O sociólogo italiano Domenico De Masi, na obra “Ócio Criativo”, propõe a valorização e enriquecimento do tempo livre, a distribuição consciente do tempo, do trabalho, da riqueza, do saber e do poder, minimizando as fontes de conflitos entre pessoas e grupos, a valorização das necessidades reais das pessoas educando os indivíduos e as sociedades para a importância das necessidades básicas, tais como a introspecção, o convívio, a amizade, o amor e as atividades lúdicas.

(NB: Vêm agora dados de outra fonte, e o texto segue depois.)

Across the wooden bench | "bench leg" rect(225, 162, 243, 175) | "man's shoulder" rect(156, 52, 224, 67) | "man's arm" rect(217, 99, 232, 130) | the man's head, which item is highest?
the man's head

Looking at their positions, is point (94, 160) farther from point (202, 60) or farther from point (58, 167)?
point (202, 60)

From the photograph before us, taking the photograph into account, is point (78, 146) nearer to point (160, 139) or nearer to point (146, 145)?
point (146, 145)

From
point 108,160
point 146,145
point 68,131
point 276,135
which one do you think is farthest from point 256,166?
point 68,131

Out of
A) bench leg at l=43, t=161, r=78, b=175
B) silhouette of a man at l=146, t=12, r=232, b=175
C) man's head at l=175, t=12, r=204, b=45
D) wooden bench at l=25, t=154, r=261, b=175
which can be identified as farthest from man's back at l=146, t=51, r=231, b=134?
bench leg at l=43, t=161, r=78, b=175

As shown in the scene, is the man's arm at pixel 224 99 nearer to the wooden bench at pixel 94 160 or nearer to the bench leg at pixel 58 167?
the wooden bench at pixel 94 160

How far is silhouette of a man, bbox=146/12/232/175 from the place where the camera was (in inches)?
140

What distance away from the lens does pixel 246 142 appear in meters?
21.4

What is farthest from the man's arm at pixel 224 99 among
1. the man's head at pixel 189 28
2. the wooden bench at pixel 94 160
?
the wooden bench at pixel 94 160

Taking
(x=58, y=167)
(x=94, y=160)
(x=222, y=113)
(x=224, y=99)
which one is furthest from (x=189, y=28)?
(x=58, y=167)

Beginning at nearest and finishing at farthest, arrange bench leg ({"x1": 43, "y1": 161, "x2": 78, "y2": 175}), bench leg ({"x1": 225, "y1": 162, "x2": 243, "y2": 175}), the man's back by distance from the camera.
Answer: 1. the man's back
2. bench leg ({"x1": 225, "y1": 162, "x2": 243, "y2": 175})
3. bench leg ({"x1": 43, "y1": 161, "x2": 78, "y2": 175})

Com isto ficariam em segundo plano as necessidades aumentadas pela propaganda e pela busca de status, que, ao que parece, falharam em nos proporcionar felicidade. Mas, isso precisaria ser feito num processo coletivo, que subvertesse o sistema atual, pois, poucos de nós conseguirímos fazê-lo individualmente, pois estamos inseridos em um sistema, uma coletividade, e o ser humano continua precisando se identificar com um grupo, com um contexto…
As dores humanas continuarão. Talvez façam parte da nossa essência. Elas nos definem como humanos. Mas as dores provocadas pela sociedade têm cura, precisamos dar os primeiros passos, não podemos nos calar…
“Nossas vidas começam a terminar no dia em que nos silenciamos para as coisas que realmente importam“, Luther King.
Eugênio Maria Gomes é escritor, professor e pró-reitor de Administração do Centro Universitário de Caratinga – UNEC.